DabLog: A Deep Autoencoder-Based Anoamly Detection Method for Discrete Event Logs
Lun-Pin Yuan, Peng Liu, and Sencun Zhu. 2021. Recompose Event Sequencesvs. Predict Next Events: A Novel Anomaly Detection Approach for DiscreteEvent Logs. In Proceedings of the 2021 ACM Asia Conference on Computer and Communications Security (ASIA CCS ’21), June 7–11, 2021, Virtual Event, Hong Kong. ACM, New York, NY, USA, 13 pages.

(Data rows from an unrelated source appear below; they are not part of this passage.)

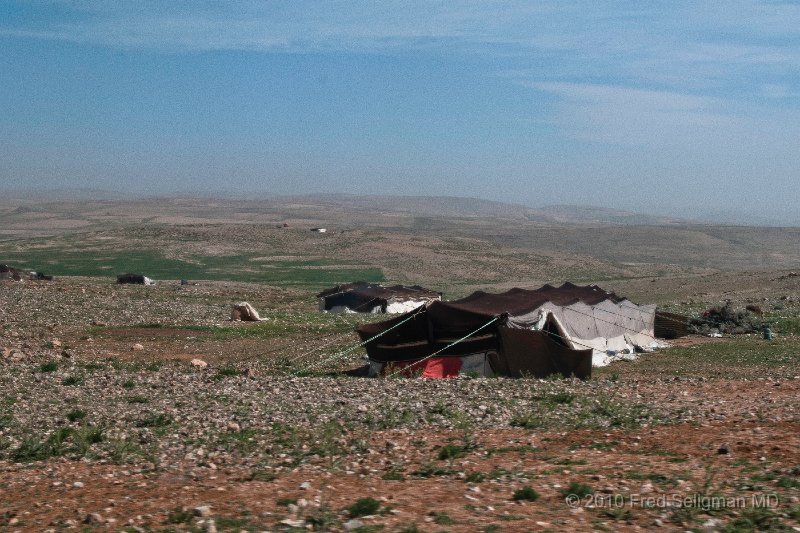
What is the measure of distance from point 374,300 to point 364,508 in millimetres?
33269

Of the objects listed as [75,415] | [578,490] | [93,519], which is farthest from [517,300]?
[93,519]

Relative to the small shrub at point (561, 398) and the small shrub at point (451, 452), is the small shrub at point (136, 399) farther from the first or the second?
the small shrub at point (561, 398)

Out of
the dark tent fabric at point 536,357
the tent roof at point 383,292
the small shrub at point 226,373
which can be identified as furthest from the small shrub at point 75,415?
the tent roof at point 383,292

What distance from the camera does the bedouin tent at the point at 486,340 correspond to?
20.4 m

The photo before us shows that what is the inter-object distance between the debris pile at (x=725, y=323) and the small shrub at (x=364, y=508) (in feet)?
84.1

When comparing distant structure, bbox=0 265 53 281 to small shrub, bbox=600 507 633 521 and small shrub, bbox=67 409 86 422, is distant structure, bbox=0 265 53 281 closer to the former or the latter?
small shrub, bbox=67 409 86 422

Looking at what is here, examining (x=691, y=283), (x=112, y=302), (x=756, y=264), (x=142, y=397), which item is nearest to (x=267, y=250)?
(x=691, y=283)

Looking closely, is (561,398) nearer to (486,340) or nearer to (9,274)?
(486,340)

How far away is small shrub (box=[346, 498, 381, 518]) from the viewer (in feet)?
27.3

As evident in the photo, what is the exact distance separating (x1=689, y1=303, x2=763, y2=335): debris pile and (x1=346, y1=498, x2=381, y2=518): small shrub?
25.6 metres

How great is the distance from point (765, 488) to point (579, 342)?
625 inches

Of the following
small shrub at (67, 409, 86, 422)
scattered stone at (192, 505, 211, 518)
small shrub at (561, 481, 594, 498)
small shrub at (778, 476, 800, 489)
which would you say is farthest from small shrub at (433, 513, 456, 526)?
small shrub at (67, 409, 86, 422)

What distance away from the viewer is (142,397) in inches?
638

https://doi.org/10.1145/3433210.3453098
https://arxiv.org/abs/2012.13972
This project was developed on BIZON G3000 – 2-4 GPU Deep Learning Workstation PC (spec listed below). This project requires 64 GB memory, or it will crash during runtime. It took 1-2 hours to run a single executation (i.e., exp-unswnb15.py and exp-sosp2009.py). A single execution includes training, testing, and generating evaluation metrics, but not preprocessing and plotting.
Spec | Description |
---|---|
Processor | Skylake X; 8-Core 3.80 GHz Intel Core i7-9800X |
Memory | DDR4 3000MHz 64 GB (4 x 16 GB) |
Graphics Card | 2 x NVIDIA RTX 2080 8 GB with 1 x NVLink Bridge |
System | Ubuntu 18.04 Bionic (not using Bizon's preinstalled package) |
Environment | Python 3.7.4, Tensorflow 2.0.0, and Anaconda 4.7.12 |
The data folder provides a few preprocessed data examples. For full datasets, please find them from the links below.
Name | Content | Link |
---|---|---|
UNSW-NB15 | Network Traffic Capture | https://research.unsw.edu.au/projects/unsw-nb15-dataset |
SOSP 2009 | Hadoop File System Log | http://people.iiis.tsinghua.edu.cn/~weixu/sospdata.html |
Please preprocess the dataset on your own. For UNSW-NB15, the unswnb15 folder provides two scripts. Please run the following command to preprocess UNSW-NB15. For SOSP 2009, please simply split the dataset based on block ID on your own (no script provided).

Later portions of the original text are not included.